Enable systems to use API tokens

Perform this task to specify from which systems users are allowed to use API tokens to access the Tanium Server. To allow the use of specific API tokens from additional systems, specify those systems when you create the tokens (see Create an API token).

By default, the Tanium Server allows token requests from the Tanium Module Server, so you do not have to add the Module Server to the allow list.
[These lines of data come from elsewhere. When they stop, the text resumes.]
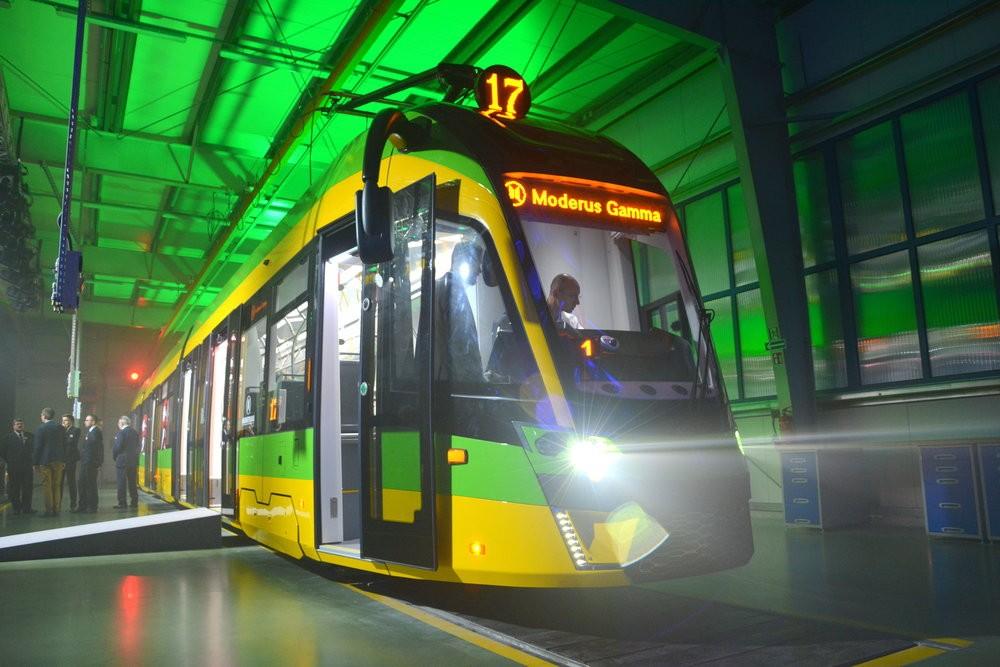 Odhalení tramvaje Moderus Gamma pro Poznaň dne 4. 10. 2018. (foto: Witold Urbanowicz)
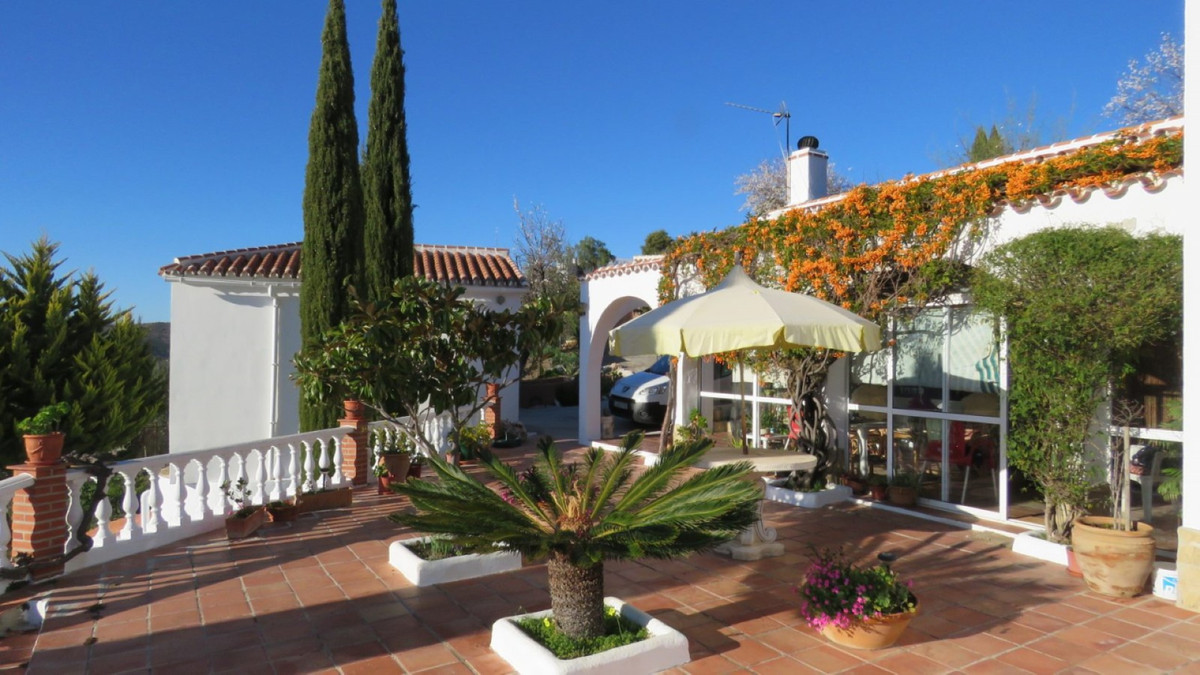 Villa near Sayalonga with excellent access road  This very private finca has got everything you need, Spain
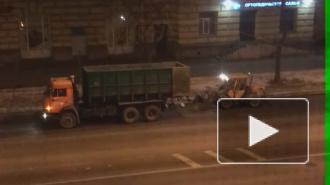 """Ночью на проспекте Стачек снегоуборочная техника """"убирала"""" чистый асфальт"""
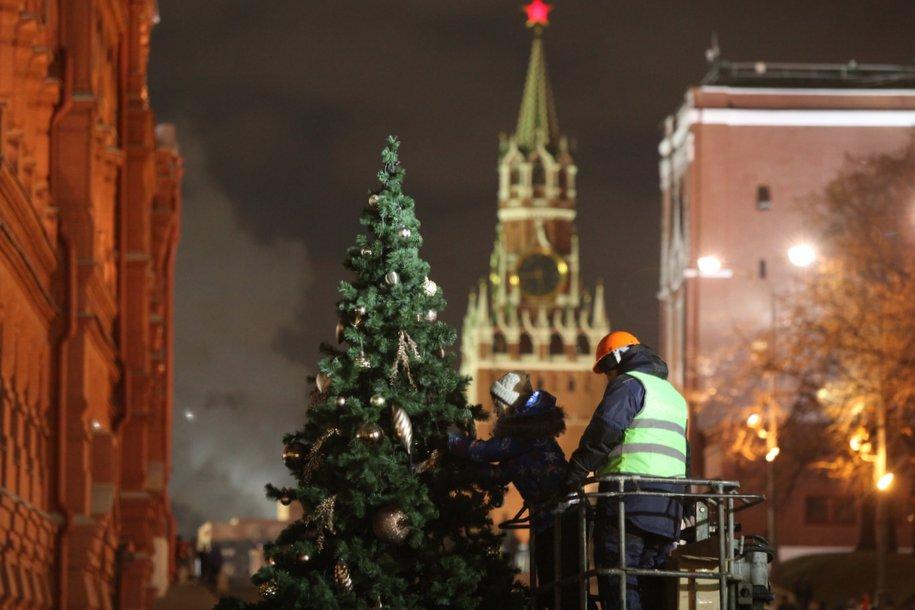 На Красной площади нарядили новогоднюю елку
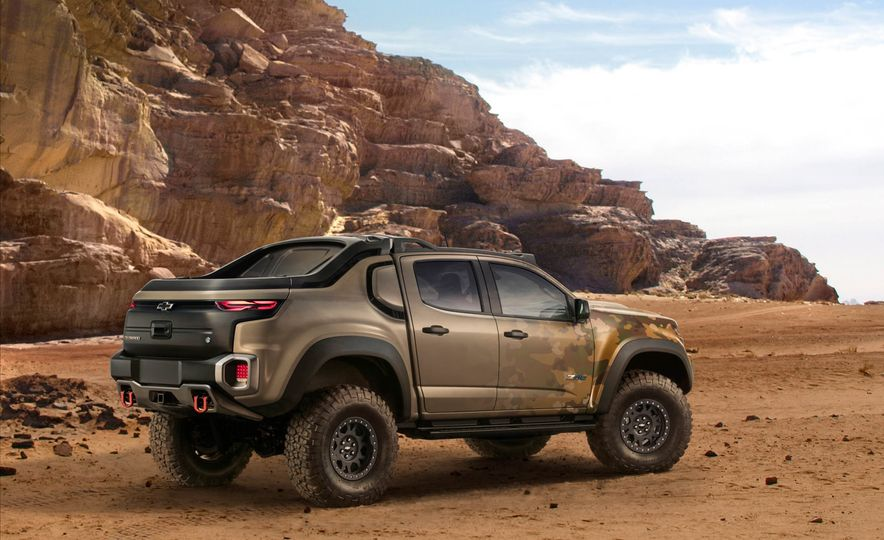 2017 Chevrolet Colorado ZH2 - Slide 3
  1. From the Main menu, go to Administration > Configuration > Platform Settings.
  2. In the Name column, click api_token_trusted_ip_address_list.
  3. Populate the Value with the IP addresses of the host systems from which users will use tokens to access the Tanium Server. Use commas to separate the entries, such as 192.0.2.1,192.0.2.2.

    To enable any system to use tokens, enter 0.0.0.0/0. However, for security, enable any systems to use tokens only in a non-production environment.

  4. Click Save.

Set the default expiration interval for API tokens

By default, API tokens expire one week after you create them. Changes to the default expiration interval apply only to tokens that are created after you change the setting; you cannot change the interval for existing tokens. Perform the following steps to change the expiration interval:

  1. From the Main menu, go to Administration > Configuration > Platform Settings.
  2. In the Name column, click api_token_expiration_in_days.
  3. Set the Value to the desired expiration interval in days and click Save.

Revoke API tokens

You might want to revoke an API token if you have doubts about its security or if its associated user is no longer with your organization.

  1. From the Main menu, go to Administration > Permissions > API Tokens.
  2. Select one or more API tokens, click Delete Selected Delete Selected, and Confirm the operation.

    The revoked tokens no longer appear in the API Tokens grid.